# Key Consideration for Your Dataproc Cluster

1. Cluster Resources:mm

.Master: n2-standard-4 (4 vCPUs, 16 GB RAM, 32GB disk)
.Workers(2x): n2-standard-4 (4 vCPUs, 16 GB RAM , 64 GB disk each)
.Total: 8 worker vCPUs, ~32 GB RAM (excluding master node)

2. Dataproc Features Disabled:

.No autoscaling, Metastore, advanced execution layer, advanced optimizations
.Storage: pd-balanced (no SSDs, so I/O optimization is crucial)
.Networing: Internal IP enabled

3. Optimization Strategy:

.Tune shuffle partitions, broadcast join threshold, and storage persistence
.Adjust parallelism based on 2 workersx4 cores
.Avoid execessive caching due to disk-based storage

In [1]:
from pyspark.sql import SparkSession

In [2]:
spark = SparkSession.builder\
.appName('Olist Ecommerce Performance Optimization')\
.config('spark.executor.memory','6g')\
.config('spark.executor.cores','4')\
.config('spark.executor.instances','2')\
.config('spark.driver.memory','4g')\
.config('spark.driver.maxResultSize','2g')\
.config('spark.sql.shuffle.partitions','64')\
.config('spark.default.parallelism','64')\
.config('spark.sql.adaptive.enabled','true')\
.config('spark.sql.adaptive.coalescePartition.enabled','true')\
.config('spark.sql.autoBroadcatJoinThreshold',20*1024*1024)\
.config('spark.sql.files.maxPartitionBytes','64MB')\
.config('spark.sql.files.openCostInBytes','2MB')\
.config('spark.memory.fraction',0.8)\
.config('spark.memory.storageFraction',0.2)\
.getOrCreate()

25/05/15 03:32:06 WARN SparkSession: Using an existing Spark session; only runtime SQL configurations will take effect.


⚙️ Cluster Summary
💡 Hardware Setup
Master: n2-standard-4 (4 vCPU, 16 GB RAM)

Workers (2×): n2-standard-4 (8 vCPUs total, ~32 GB RAM)

Disk: pd-balanced (HDD-like, not SSD — so disk I/O is a performance bottleneck)

🔧 Spark Configuration Explained

spark = SparkSession.builder\


🧠 Memory & Executor Settings

.config('spark.executor.memory','6g')
.config('spark.executor.cores','4')
.config('spark.executor.instances','2')
executor.memory=6g: Each executor gets 6 GB RAM.

executor.cores=4: Each executor uses all 4 cores of a worker node (since you have 2 workers with 4 cores each).

§ EXTRACTED INFORMATION:
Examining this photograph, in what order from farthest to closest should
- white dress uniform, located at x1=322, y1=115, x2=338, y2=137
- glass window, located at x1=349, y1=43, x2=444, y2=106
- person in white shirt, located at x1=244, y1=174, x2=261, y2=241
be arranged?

§ TASK LIST:
1) Translate this sentence from the Dataproc cluster notes into Spanish: "Each executor uses all 4 cores of a worker node (since you have 2 workers with 4 cores each)."
2) Please resume the Dataproc cluster notes from the point where they stop.
The entries play no part in this work.

§ RESPONSES FOR EACH TASK:
1) Cada ejecutor usa los 4 núcleos de un nodo trabajador (ya que tienes 2 trabajadores con 4 núcleos cada uno).

2)
executor.instances=2: One executor per worker. This aligns with your cluster (2 workers × 4 cores).

✅ Best practice: Assign one executor per node to fully utilize resources without contention.

🧠 Driver Settings

.config('spark.driver.memory','4g')
.config('spark.driver.maxResultSize','2g')
driver.memory=4g: Driver runs on the master node (16 GB available).

maxResultSize=2g: Prevents massive result sets from overwhelming the driver.

🔄 Shuffle & Parallelism Tuning

.config('spark.sql.shuffle.partitions','64')
.config('spark.default.parallelism','64')
shuffle.partitions=64: Controls number of output partitions after joins/groupBy.

default.parallelism=64: Default number of tasks. Good for 8 cores × 2 tasks/core = 16–64 range.

💡 For your 8-core cluster, 64 is a safe upper bound to avoid under-parallelization.

⚙️ Adaptive Query Execution (AQE)

.config('spark.sql.adaptive.enabled','true')
.config('spark.sql.adaptive.coalescePartition.enabled','true')
AQE: Dynamically adjusts partition count, avoids skew, optimizes join strategies at runtime.

Coalesce enabled: Reduces small partitions after shuffles → better performance.

✅ This is crucial when you don’t know data sizes in advance.

🔁 Broadcast Join Threshold

.config('spark.sql.autoBroadcatJoinThreshold',20*1024*1024)
20 MB threshold: Tables smaller than 20 MB will be broadcast in joins, saving expensive shuffles.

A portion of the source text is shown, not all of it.